PROJECT SUMMARY Norepinephrine (NE)-containing neuronal cells in the locus coeruleus (LC) are thought to co-release dopamine (DA) from many of its projections, including into the hippocampus. Through DA and NE release, the LC is thought to play a major role in modulating hippocampal memory encoding through the maintenance of long-term potentiation (LTP), an integral mechanism for memory consolidation. Understanding the mechanisms by which the LC modulates memory is of fundamental importance to investigations into hippocampal memory circuitry and dynamics. However, because of their structural similarity, it has been difficult to ascertain the precise roles that DA and NE each have on LTP maintenance. In vivo microdialysis has been traditionally used in the past to measure tonic extracellular concentrations of molecules in the brain, but damage to tissue because of the size of the sampling probe and low spatiotemporal resolution make real-time tracking of tonic neurotransmitter concentrations, and their biological functions, problematic. Our lab has developed state- of-the-art voltammetric techniques capable of measuring tonic concentrations of neurotransmitters in real-time with very high spatial resolution. We hypothesize that by altering the voltammetric waveform applied in vivo and by developing a novel artificial intelligence based post-processing pipeline, very similar analytes such as DA and NE can be reliably resolved. Through accurate neurotransmitter identification and pharmacologic manipulation, we aim to ascertain the specific effects NE and DA have on hippocampal LTP. Additionally, we hypothesize that electrical stimulation of the LC will lead to increased hippocampal DA and NE release and enhanced LTP induction compared to no stimulation. The ability to resolve individual analytes based on their voltammetric signals has been an unsolved problem in electrochemistry and will enable tracking of their relative real-time contributions to LTP induction and maintenance in the hippocampus with high accuracy. A greater understanding of LTP induction and maintenance mechanisms is of vital importance to garnering an increased understanding of memory circuitry and physiology.

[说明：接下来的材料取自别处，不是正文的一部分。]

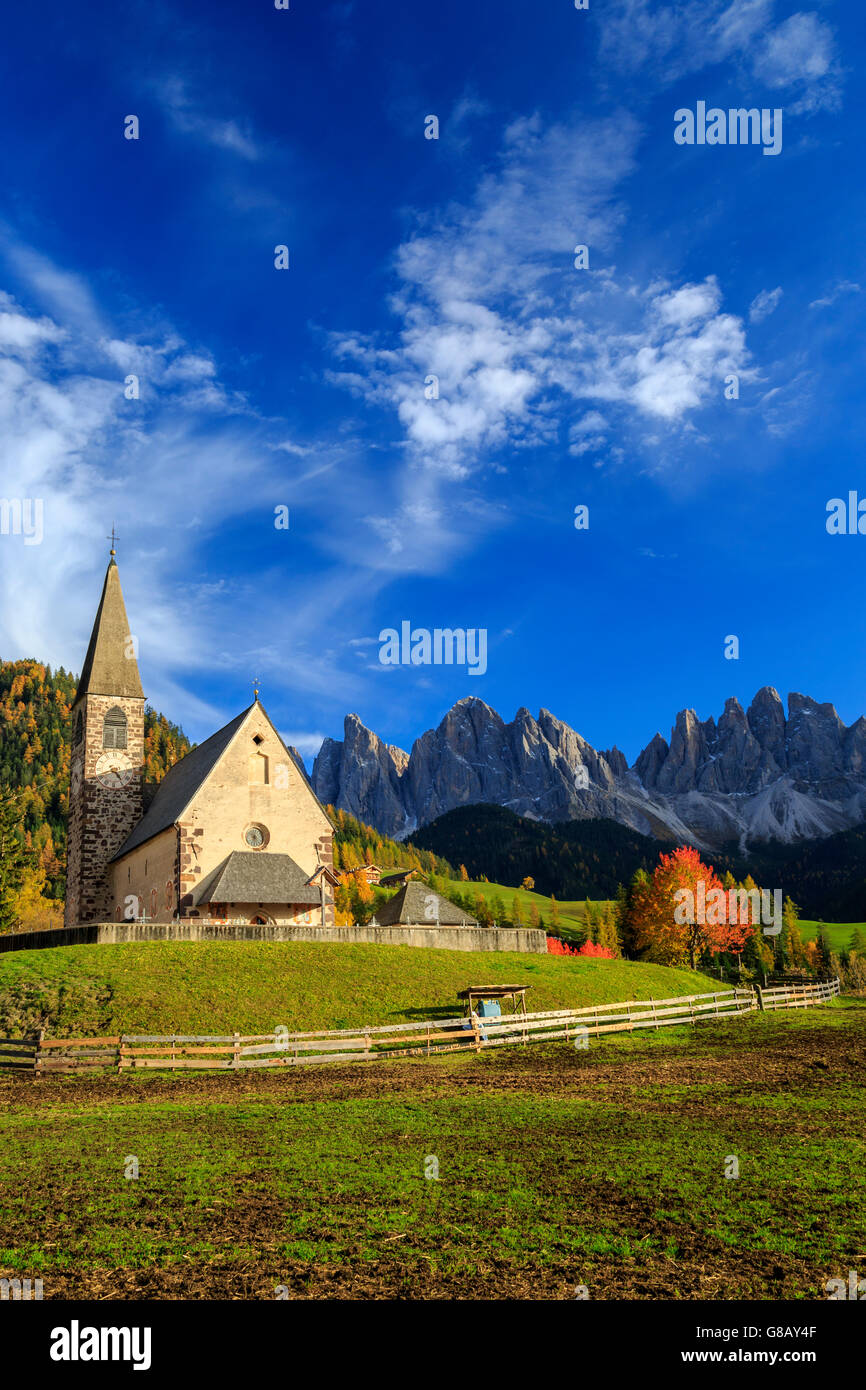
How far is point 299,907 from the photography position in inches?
1780

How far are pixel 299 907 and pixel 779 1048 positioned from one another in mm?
25444

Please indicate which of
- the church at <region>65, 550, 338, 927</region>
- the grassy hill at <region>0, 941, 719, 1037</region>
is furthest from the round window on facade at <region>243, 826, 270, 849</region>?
the grassy hill at <region>0, 941, 719, 1037</region>

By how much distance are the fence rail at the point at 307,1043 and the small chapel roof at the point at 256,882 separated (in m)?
14.1

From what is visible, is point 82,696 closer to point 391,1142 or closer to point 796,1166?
point 391,1142

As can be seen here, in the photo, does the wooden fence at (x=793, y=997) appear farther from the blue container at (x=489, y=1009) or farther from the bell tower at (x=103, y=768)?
the bell tower at (x=103, y=768)

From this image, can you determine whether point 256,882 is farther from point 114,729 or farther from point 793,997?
point 793,997

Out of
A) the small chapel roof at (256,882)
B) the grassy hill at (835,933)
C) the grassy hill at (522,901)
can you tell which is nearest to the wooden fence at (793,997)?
the small chapel roof at (256,882)

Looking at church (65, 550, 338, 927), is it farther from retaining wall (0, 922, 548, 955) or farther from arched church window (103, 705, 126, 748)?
retaining wall (0, 922, 548, 955)

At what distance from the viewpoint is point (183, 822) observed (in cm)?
4525

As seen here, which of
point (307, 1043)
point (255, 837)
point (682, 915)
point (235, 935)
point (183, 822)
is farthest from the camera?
point (682, 915)

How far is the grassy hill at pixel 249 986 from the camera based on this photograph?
29.4 metres

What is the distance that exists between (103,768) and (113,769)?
626mm

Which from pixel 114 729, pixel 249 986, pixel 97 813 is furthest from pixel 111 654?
pixel 249 986
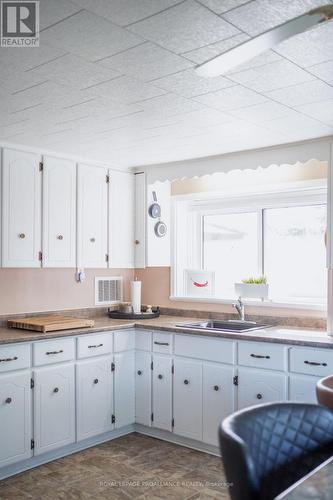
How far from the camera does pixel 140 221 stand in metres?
4.70

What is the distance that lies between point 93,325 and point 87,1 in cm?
260

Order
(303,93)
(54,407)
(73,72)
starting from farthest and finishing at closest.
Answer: (54,407)
(303,93)
(73,72)

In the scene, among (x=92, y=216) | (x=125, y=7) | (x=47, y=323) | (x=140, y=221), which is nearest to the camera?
(x=125, y=7)

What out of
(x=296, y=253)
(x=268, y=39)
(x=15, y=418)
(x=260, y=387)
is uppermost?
(x=268, y=39)

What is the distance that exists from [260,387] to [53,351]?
143 cm

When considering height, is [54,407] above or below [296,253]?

项目摘要 蓝斑（LC）中含有去甲肾上腺素（NE）的神经元细胞被认为与多巴胺（DA）共释放。 它的许多投射，包括进入海马体。通过DA和NE的释放，LC被认为是主要的 通过维持长时程增强（LTP）（一种不可或缺的机制）， 记忆巩固的机制。了解LC调节记忆的机制， 对海马记忆电路和动力学的研究至关重要。然而，由于其 由于结构相似，很难确定DA和NE各自在LTP维持中的确切作用。在 体内微透析在过去传统上用于测量细胞中分子的紧张性细胞外浓度 但是由于采样探针的尺寸和低时空分辨率而对组织造成的损伤使得实时 对紧张性神经递质浓度及其生物学功能的追踪是有问题的。我们的实验室已经开发出- 最先进的伏安技术能够实时测量神经递质的紧张浓度， 高空间分辨率。我们假设，通过改变体内应用的伏安波形，并通过开发一种 新的基于人工智能的后处理管道，可以可靠地分析非常相似的分析物，如DA和NE。 解决了通过准确的神经递质鉴定和药理学操作，我们的目标是确定特异性神经递质， NE和DA对海马LTP的影响。此外，我们假设LC的电刺激将导致 增加海马DA和NE释放和增强LTP诱导相比，没有刺激。的能力 基于它们的伏安信号来解析各个分析物一直是电化学中未解决的问题， 能够跟踪它们对海马中LTP诱导和维持的相对实时贡献， 精度更好地理解LTP的诱导和维持机制对于获得 增加对记忆电路和生理学的理解。